-- GOAL --
Present every line of the records below as a Markdown table, with blank lines omitted. Use two columns, "Row" for the row number and "Line Text" for the line itself.

-- RECORDS FOR THE EXERCISE --
────────────────────────────────────────

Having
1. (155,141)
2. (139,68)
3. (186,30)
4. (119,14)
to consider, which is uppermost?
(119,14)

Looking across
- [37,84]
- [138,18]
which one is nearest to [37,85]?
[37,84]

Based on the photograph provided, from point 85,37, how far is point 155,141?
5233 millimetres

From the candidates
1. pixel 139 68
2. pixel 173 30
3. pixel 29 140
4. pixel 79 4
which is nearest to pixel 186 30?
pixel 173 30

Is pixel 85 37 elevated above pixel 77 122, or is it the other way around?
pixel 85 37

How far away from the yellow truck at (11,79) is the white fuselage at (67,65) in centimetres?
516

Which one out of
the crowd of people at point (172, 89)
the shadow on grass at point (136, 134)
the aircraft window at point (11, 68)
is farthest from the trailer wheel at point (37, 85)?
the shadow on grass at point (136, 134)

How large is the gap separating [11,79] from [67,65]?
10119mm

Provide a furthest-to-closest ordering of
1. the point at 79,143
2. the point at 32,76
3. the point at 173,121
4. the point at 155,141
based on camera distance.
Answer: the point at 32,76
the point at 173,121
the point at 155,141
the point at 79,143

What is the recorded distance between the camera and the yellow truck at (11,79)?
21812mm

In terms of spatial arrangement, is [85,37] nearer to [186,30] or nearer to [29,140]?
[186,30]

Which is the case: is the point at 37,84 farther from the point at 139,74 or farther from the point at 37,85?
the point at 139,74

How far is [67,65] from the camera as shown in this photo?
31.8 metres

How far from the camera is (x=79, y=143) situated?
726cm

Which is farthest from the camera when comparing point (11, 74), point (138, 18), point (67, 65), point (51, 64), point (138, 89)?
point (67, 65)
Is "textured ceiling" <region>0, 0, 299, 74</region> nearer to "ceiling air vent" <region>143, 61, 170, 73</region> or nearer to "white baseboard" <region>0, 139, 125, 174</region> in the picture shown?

────────────────────────────────────────

-- IN RESPONSE --
| Row | Line Text |
|---|---|
| 1 | Having |
| 2 | 1. (155,141) |
| 3 | 2. (139,68) |
| 4 | 3. (186,30) |
| 5 | 4. (119,14) |
| 6 | to consider, which is uppermost? |
| 7 | (119,14) |
| 8 | Looking across |
| 9 | - [37,84] |
| 10 | - [138,18] |
| 11 | which one is nearest to [37,85]? |
| 12 | [37,84] |
| 13 | Based on the photograph provided, from point 85,37, how far is point 155,141? |
| 14 | 5233 millimetres |
| 15 | From the candidates |
| 16 | 1. pixel 139 68 |
| 17 | 2. pixel 173 30 |
| 18 | 3. pixel 29 140 |
| 19 | 4. pixel 79 4 |
| 20 | which is nearest to pixel 186 30? |
| 21 | pixel 173 30 |
| 22 | Is pixel 85 37 elevated above pixel 77 122, or is it the other way around? |
| 23 | pixel 85 37 |
| 24 | How far away from the yellow truck at (11,79) is the white fuselage at (67,65) in centimetres? |
| 25 | 516 |
| 26 | Which one out of |
| 27 | the crowd of people at point (172, 89) |
| 28 | the shadow on grass at point (136, 134) |
| 29 | the aircraft window at point (11, 68) |
| 30 | is farthest from the trailer wheel at point (37, 85)? |
| 31 | the shadow on grass at point (136, 134) |
| 32 | How large is the gap separating [11,79] from [67,65]? |
| 33 | 10119mm |
| 34 | Provide a furthest-to-closest ordering of |
| 35 | 1. the point at 79,143 |
| 36 | 2. the point at 32,76 |
| 37 | 3. the point at 173,121 |
| 38 | 4. the point at 155,141 |
| 39 | based on camera distance. |
| 40 | Answer: the point at 32,76 |
| 41 | the point at 173,121 |
| 42 | the point at 155,141 |
| 43 | the point at 79,143 |
| 44 | What is the recorded distance between the camera and the yellow truck at (11,79)? |
| 45 | 21812mm |
| 46 | In terms of spatial arrangement, is [85,37] nearer to [186,30] or nearer to [29,140]? |
| 47 | [186,30] |
| 48 | Which is the case: is the point at 37,84 farther from the point at 139,74 or farther from the point at 37,85? |
| 49 | the point at 139,74 |
| 50 | How far is [67,65] from the camera as shown in this photo? |
| 51 | 31.8 metres |
| 52 | How far from the camera is (x=79, y=143) situated? |
| 53 | 726cm |
| 54 | Which is farthest from the camera when comparing point (11, 74), point (138, 18), point (67, 65), point (51, 64), point (138, 89)? |
| 55 | point (67, 65) |
| 56 | Is "textured ceiling" <region>0, 0, 299, 74</region> nearer to "ceiling air vent" <region>143, 61, 170, 73</region> or nearer to "white baseboard" <region>0, 139, 125, 174</region> in the picture shown? |